● Task to carry out:
The required output is every line from the one containing "9780439880329: I Know" through the last line of the listing below, copied exactly, pictures excluded.

● Dataset excerpt:
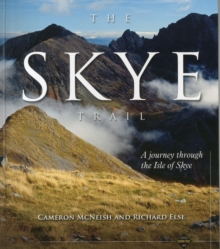 The Skye Trail : A Journey Through the Isle of Skye, Hardback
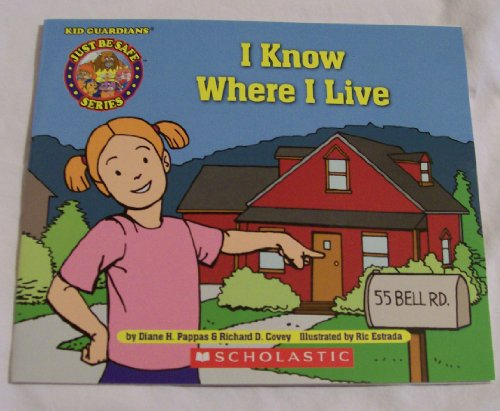 9780439880329: I Know Where I Live (Kid Guardians - Just Be Safe Series)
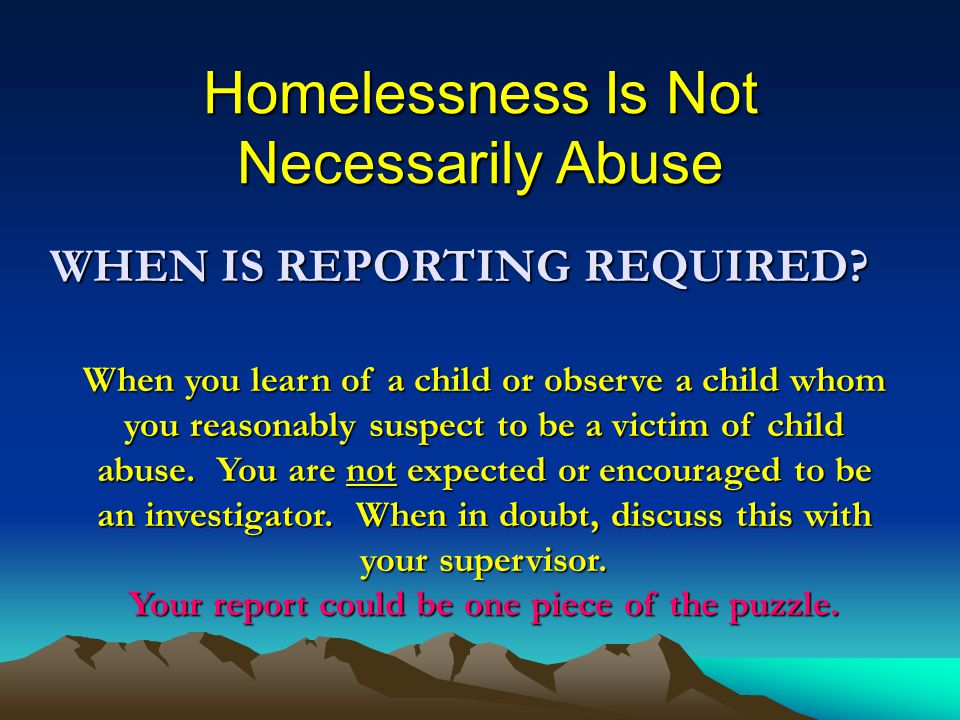 Homelessness Is Not Necessarily Abuse WHEN IS REPORTING REQUIRED.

● Exercise answer:
 9780439880329: I Know Where I Live (Kid Guardians - Just Be Safe Series)
 Homelessness Is Not Necessarily Abuse WHEN IS REPORTING REQUIRED.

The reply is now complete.